(Work to do) According to the text on Chris Korda's church, in what year was the Church founded?

(Page text)
┄┄┄┄┄┄┄┄┄┄

WE ARE MUCH MORE THAN TWO
If Chris Korda travels the world promoting his records (which are all independently released, because no label dares to release them) it is purely and exclusively to spread the message of his Church. It was founded in 1992, exactly one year after that vision, and is based in his house in Boston. “We had an exquisite chapel, but the owner found out about our message, thought we were Satanists and threw us out. Afterwards we were in a Methodist temple that was used as a social centre, it was beautiful. But they threw us back out.” The Euthanasia Church mainly preaches that the number of human beings must be reduced to save the planet. “The world population grows at a rate of 95 million people per year. All these people have to eat, they need clothes, housing, means of transport, and the result is a global environmental crisis, with species extinction: an ecocide. In today's world, one species becomes extinct every forty minutes. We have to reduce our number very soon. That's why all members of my Church take a vow not to procreate." The Church, of course, doesn't just promote non-procreation: its four pillars are suicide, abortion, sodomy (or any sexual practice that doesn't result in pregnancy) and, most outrageously, cannibalism. "It's extreme, probably. But if you think that a third of the world's population is going to go to bed hungry, and that by 2010 the number of people in that condition will be eight billion... Well, the suffering will escalate to an unimaginable scale, and many will wish they had committed suicide, because it's going to be horrible to live on Earth." When Korda explains his support for cannibalism, he says: "There are hundreds of thousands of car accidents a year, and at most we can recover some organs for transplants from all that perfectly good meat, which should go directly to the food market, rather than being incinerated or buried. The United States expends enormous amounts of energy so that its citizens can eat meat. It's stupid. There is no sensible reason for the rest of the world to starve while we eat meat. It is another form of cultural decline. But we in the Church are realists. We don't expect Americans to stop eating meat. We just want to make sure it is humane.

┄┄┄┄┄┄┄┄┄┄

(Data provided)
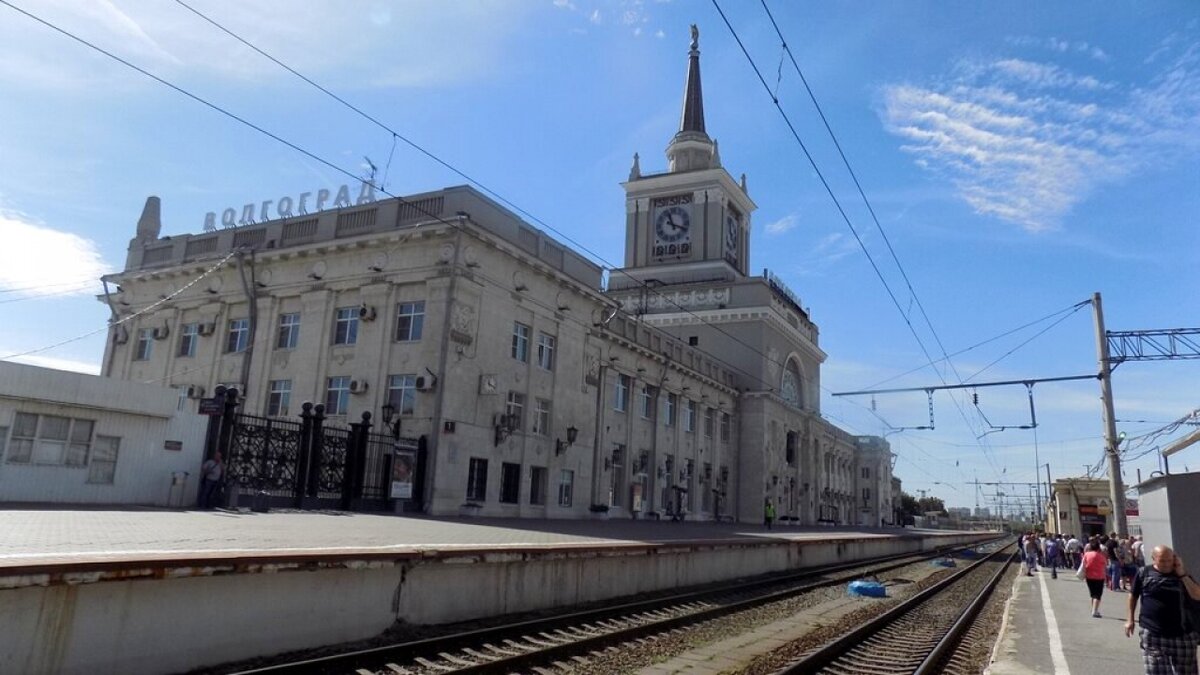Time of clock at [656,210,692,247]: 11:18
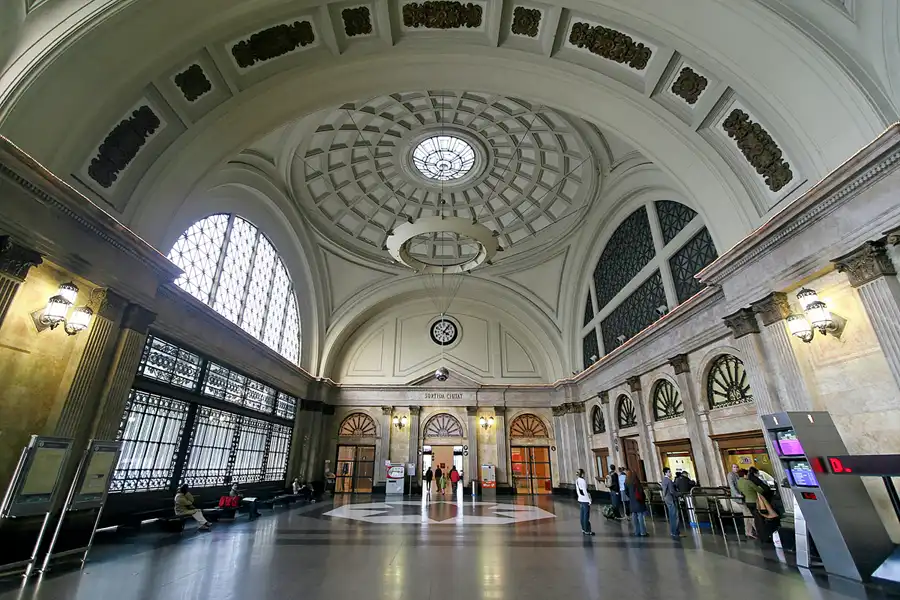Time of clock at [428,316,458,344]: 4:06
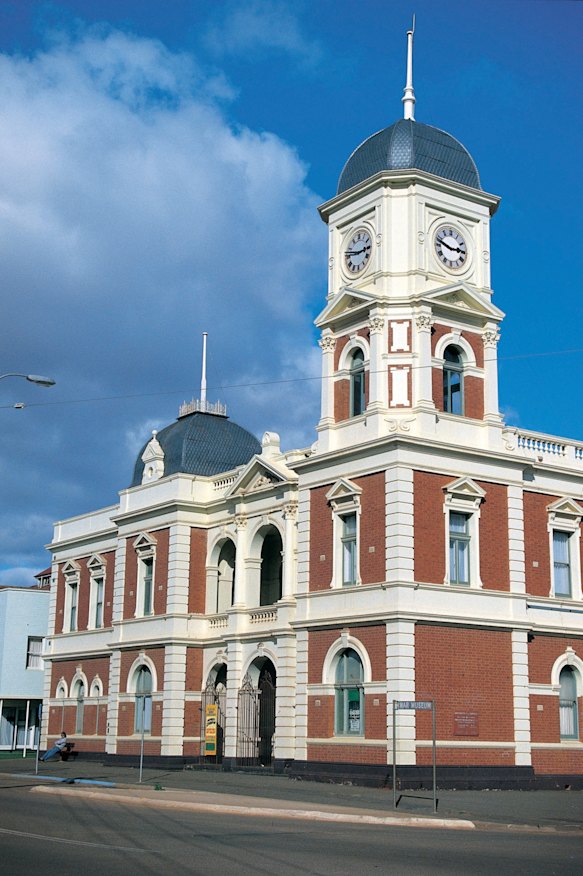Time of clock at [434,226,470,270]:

┄┄┄┄┄┄┄┄┄┄

(Written response) 1992